「不比等」3

 六百八十年代、奈良朝廷を立ち上げた新羅占領政権は諸外国への体面上、国史編纂の必要に迫られ忍壁皇子、川島皇子等が編纂委員会を発足させます。高市皇子と郭務悰から不比等に編纂への参画を指示されます。編纂委員会と不比等の間で基本事項が協議され、奈良朝廷は大和に古くからあった。少なくとも東表国の建国に近い時期に九州から大和に東遷した。東表国、邪馬壱国、東鯷国、秦王国は存在しないこととする。各地に存在する王朝を縦に繋ぎ物語を展開する。新羅王がずっと奈良朝廷を維持する。
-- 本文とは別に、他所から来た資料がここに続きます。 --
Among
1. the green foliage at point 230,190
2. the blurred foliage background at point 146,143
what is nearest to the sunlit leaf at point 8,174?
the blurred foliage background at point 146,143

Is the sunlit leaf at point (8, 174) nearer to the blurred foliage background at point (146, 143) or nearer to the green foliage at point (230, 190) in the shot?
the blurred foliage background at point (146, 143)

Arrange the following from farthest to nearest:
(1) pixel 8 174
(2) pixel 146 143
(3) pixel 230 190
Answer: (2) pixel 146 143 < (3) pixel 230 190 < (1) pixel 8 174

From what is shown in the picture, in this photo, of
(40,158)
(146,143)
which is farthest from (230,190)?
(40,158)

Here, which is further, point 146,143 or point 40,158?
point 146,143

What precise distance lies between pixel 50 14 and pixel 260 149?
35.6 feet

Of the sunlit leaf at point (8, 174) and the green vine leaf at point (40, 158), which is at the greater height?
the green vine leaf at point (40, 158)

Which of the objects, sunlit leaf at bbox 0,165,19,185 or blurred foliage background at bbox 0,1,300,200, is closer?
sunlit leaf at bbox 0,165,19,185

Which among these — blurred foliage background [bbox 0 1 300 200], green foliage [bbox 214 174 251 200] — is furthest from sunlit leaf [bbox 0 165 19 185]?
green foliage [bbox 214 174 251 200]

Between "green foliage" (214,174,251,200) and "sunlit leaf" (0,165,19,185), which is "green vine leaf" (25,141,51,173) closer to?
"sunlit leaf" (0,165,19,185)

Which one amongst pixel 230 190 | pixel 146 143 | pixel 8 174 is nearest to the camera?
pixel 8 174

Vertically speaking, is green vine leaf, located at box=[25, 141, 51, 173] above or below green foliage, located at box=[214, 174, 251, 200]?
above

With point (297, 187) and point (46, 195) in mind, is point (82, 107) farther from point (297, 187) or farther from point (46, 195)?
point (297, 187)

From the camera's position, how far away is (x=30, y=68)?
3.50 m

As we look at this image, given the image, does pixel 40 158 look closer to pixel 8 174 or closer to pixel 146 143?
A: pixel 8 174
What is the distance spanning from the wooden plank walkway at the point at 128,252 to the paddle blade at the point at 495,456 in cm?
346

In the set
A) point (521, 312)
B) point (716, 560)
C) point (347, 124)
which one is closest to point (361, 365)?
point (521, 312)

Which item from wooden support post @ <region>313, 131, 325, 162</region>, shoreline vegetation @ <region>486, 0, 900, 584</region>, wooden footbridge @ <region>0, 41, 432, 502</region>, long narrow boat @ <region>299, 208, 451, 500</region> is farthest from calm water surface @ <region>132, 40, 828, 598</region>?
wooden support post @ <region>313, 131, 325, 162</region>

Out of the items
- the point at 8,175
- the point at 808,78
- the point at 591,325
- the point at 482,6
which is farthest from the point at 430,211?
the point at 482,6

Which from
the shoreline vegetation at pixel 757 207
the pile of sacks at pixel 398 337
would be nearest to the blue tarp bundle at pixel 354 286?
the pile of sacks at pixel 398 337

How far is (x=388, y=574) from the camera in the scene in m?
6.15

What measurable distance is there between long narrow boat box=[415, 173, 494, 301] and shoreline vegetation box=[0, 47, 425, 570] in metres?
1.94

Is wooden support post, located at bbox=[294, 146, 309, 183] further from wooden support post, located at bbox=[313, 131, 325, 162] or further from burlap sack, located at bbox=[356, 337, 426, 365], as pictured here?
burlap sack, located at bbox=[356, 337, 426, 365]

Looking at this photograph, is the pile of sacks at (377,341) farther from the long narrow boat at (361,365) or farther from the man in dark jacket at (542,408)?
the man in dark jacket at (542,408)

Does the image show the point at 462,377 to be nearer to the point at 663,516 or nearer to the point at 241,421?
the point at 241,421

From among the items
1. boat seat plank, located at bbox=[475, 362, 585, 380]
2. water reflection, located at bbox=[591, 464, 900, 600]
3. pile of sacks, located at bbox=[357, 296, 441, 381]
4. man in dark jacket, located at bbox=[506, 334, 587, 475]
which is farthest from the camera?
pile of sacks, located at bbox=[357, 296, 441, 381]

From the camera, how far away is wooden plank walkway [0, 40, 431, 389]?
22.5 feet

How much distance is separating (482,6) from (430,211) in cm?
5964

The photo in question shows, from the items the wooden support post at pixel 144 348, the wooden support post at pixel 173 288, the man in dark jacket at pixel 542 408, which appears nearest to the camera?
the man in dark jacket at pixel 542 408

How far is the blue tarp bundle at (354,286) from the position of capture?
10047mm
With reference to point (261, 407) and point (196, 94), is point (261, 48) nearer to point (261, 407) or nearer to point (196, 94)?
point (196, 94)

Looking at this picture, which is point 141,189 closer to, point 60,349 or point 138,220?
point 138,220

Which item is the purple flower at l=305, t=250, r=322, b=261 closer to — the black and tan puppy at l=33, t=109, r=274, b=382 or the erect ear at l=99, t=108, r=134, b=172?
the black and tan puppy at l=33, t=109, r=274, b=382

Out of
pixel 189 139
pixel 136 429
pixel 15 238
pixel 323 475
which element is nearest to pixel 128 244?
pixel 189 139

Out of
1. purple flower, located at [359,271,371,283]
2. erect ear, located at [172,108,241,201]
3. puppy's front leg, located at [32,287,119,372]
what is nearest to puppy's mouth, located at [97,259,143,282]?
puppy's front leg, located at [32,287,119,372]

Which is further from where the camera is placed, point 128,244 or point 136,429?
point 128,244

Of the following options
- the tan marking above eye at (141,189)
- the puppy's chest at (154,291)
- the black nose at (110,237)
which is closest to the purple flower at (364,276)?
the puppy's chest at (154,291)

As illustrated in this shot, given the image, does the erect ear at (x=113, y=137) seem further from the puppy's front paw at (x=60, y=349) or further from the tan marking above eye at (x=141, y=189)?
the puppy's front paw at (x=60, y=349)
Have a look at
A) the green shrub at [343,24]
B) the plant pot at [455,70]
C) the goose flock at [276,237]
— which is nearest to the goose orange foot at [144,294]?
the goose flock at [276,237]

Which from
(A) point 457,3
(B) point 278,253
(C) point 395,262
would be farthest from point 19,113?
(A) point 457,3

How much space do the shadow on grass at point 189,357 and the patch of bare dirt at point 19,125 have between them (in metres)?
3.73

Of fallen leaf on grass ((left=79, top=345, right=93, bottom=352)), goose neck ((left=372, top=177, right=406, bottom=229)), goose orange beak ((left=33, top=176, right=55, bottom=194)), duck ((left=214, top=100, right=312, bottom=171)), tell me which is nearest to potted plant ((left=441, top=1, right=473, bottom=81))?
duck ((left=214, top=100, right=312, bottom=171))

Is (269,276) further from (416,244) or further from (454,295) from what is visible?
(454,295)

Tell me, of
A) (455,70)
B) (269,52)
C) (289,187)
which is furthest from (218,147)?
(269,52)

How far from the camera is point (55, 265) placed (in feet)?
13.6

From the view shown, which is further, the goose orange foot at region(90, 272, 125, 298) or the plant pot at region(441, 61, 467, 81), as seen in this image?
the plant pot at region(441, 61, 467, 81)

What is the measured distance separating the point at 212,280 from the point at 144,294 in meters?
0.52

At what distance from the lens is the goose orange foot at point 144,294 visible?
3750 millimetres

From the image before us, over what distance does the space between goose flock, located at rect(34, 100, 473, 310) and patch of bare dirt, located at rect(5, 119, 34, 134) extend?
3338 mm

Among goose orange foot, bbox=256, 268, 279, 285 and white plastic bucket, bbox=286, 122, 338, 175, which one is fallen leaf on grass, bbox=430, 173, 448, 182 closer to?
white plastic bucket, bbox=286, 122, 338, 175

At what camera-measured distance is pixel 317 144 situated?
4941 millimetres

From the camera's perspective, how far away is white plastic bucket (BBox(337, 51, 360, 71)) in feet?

 それらを承けて不比等はシメオン族の偽史シンジケート集団を総動員して物語を紡いで往きました。神武東遷物語はシメオン族の二代目が九州から大和に東遷した史実に基づいて、大和に侵攻しガド族の東鯷国を打ち負かした物語をリアルに登場人物と時間を組み替えて作成します。

 大和入りした後は新羅史を下敷きに秦王国レビ族三代の大王の事跡を架空の蘇我三代に置き換え、新羅史の毗曇の乱を蹴鞠の出会いと入鹿殺しに翻案します。そして、文武天皇までの繋ぎに推古から持統を創作します。

 後世の文化人、淡海三船が天皇諡号を送っていますがユーモアたっぷりにシニカルに命名しています。持統天皇は統べるを持する。推古天皇は古を推し計る。継体天皇はウガヤ王朝と大伴王朝の国体を継ぐ、と付けています。

 京都産業大学教授で言語学者の森博達氏が「古代音韻と日本書紀の成立」という論考にたいし、言語学会から第二十回金田一京助賞が贈られています。それによると、日本書紀は最初「続守信」と「薩弘格」という唐人の大学音博士が書紀記述していましたが、二人が相次いで病死し「山田史御方」が一人で著述しますが、彼は唐に行ったことがなくて漢文を正しい唐音で読み書きする能力が無かったため倭習音による和化漢文で述作せざるを得なったのです。それらの研究により、いろんな事が明確になりました。推古は実在しない、その摂政の聖徳太子も存在しないと判断されました。